Но приема не было, никто не отзывался. Доброхотов, понемногу отойдя от потрясения, думал о том, что из туго оплетенного узла несчастий выхода нет. Он ожидал новой беды. В том трюме, куда проникает вода, хранилась соль. В такую качку бочки не могло не разбить, соль не могла не просыпаться. А если бочки и не разобьет, то разворотит торопливо забондаренные крышки, этого наверняка не избежать. Соль сейчас смешивается с водой, осушительные помпы вскоре потянут не воду, а смесь воды с солью. И когда соль забьет трубы осушителей, траулеру придет конец. И надо будет думать уже не о том, чтобы бороться дальше за плавучесть судна, а только о последних, отчаянных мерах по спасению команды.
— Я — «Ладога», — отстукивал радист. — Терплю бедствие. Прием.
В рубке появился с трудом переводивший дыхание старпом. Повреждения были грознее, чем думали, — не только изломаны деревянные лючины на трюмной горловине, но и трещина появилась в трюме. Доброхотов снова прикрыл глаза, каменно молчал, покачиваясь на поворотном стуле. В нормальную погоду повреждения были не опасны — и лючины можно заменить, и на трещины в железных листах не так уж сложно наложить аварийные пластыри. В такую бурю и крохотное повреждение может обернуться катастрофой. Час бы относительного спокойствия, всего час — все удалось бы выправить, и «Ладога» с уверенностью противостояла бы буре. Если и есть у них еще час, то, может, лишь до гибели судна.
В рубку вбежал Шмыгов. Доброхотов вскочил со стула. Он и без объяснений знал, что несчастье, которое предвидел, совершилось.
— Помпы отказали, да?
Шмыгов кивнул головой. Он был очень бледен.
— Сколько даешь времени на сборы к Нептуну? Надо бы хоть чистые сорочки напялить.
Мрачная шутка капитана возвратила Шмыгову дар речи.
— С минуты на минуту остановятся вспомогачи, Борис Андреевич. А за ними — главный…
Доброхотов уже не раздумывал. Когда зальет главный двигатель, оседающее кормой судно станет безвольной мишенью для волн. И долго они с добычей церемониться не будут! Траулер надо было покидать.
И придя к такому решению, Доброхотов опять обрел и спокойствие, и утраченную было способность командовать.
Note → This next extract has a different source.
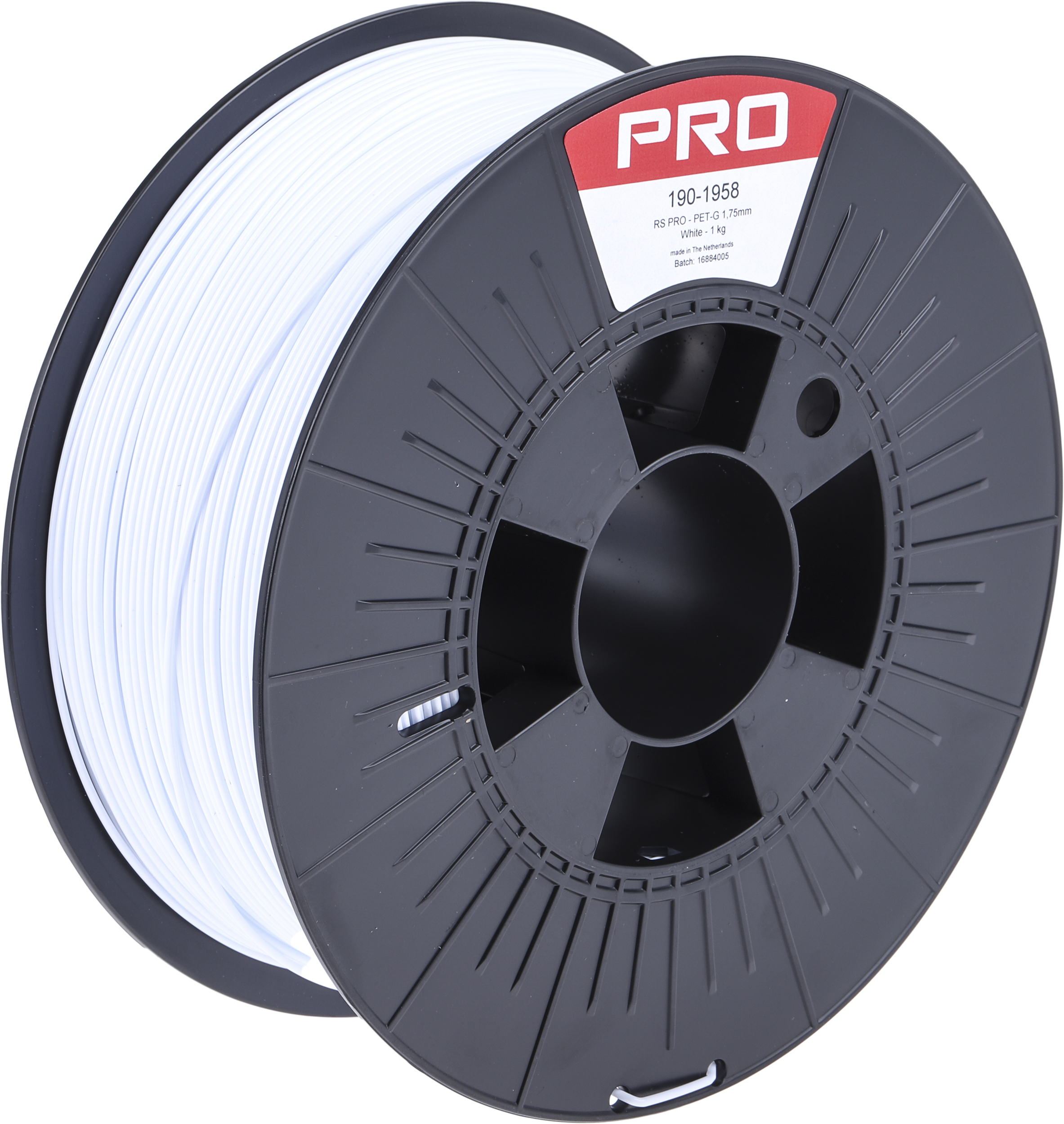 RS PRO 1.75mm White PET-G 3D Printer Filament, 1kg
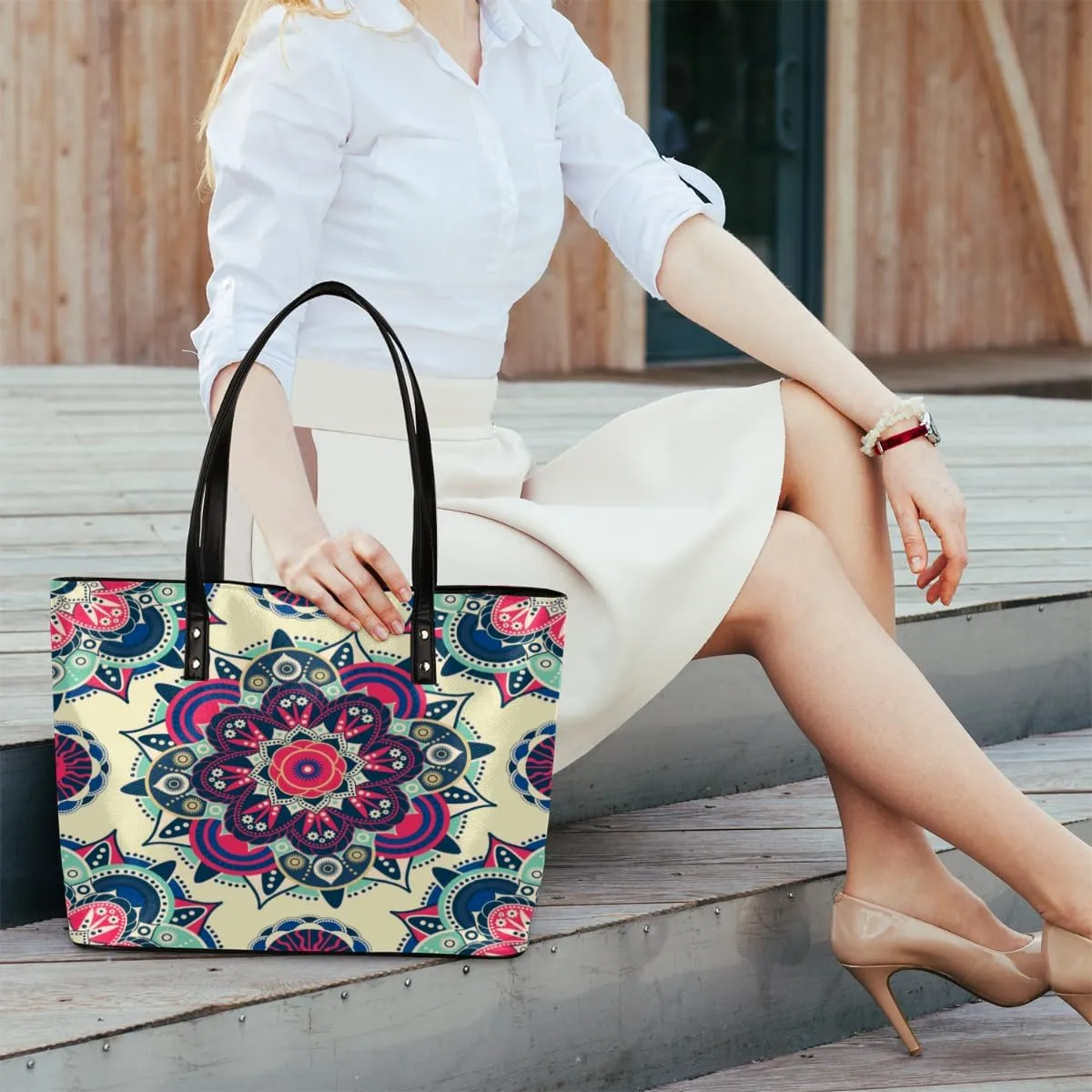Leather Tote Bag for Women Fashion Shoulder Bag Purses and Handbags Large Capacity Satchel Bags for Work Travel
Он объявил шлюпочную тревогу, приказал экипажу выходить на ботдек в теплой одежде и спасательных нагрудниках. Стармеху велел прихватить побольше ветоши и бидоны с горючим, чтобы разжечь костер, приказал все буи, какие найдут, доставить наверх, связывать их, прикрепляться линями к связкам.
— Постараемся спустить шлюпки на воду, — сказал он помощникам. — Но в такую чертопогодину вряд ли удастся…
Он распоряжался спокойно, старался не забыть никакой мелочи, сейчас не представляющейся важной, но потом, в океане, на шлюпках или в воде, способной чем-то помочь. В архивах следственной комиссии, изучавшей впоследствии катастрофу у Ян-Майена, были приведены все последние распоряжения Доброхотова, и эксперты поражались их продуманности и полноте.
Он спустился к себе в каюту и взял портфель с судовыми документами — накладными, радиограммами, приказами по судну. В портфель он положил и судовой журнал, куда размашисто внес последнюю запись: «Оседаем кормой. Покидаем судно». Когда он прятал журнал, погас свет. Наверх Доброхотов выбирался ощупью.
На верхней палубе штурман с матросами разводил костер в чане из камбуза, закрепленного между железными предметами. Ветошь, плававшая в солярке, вспыхивала легко, но буря вырывала тряпье, огненные птицы выбивались из чана и уносились. Вся команда вышла наверх, не было лишь стармеха с мотористом. Шмыгов сказал, что не покинет машинного отделения, пока работает главный двигатель, и убежал вниз.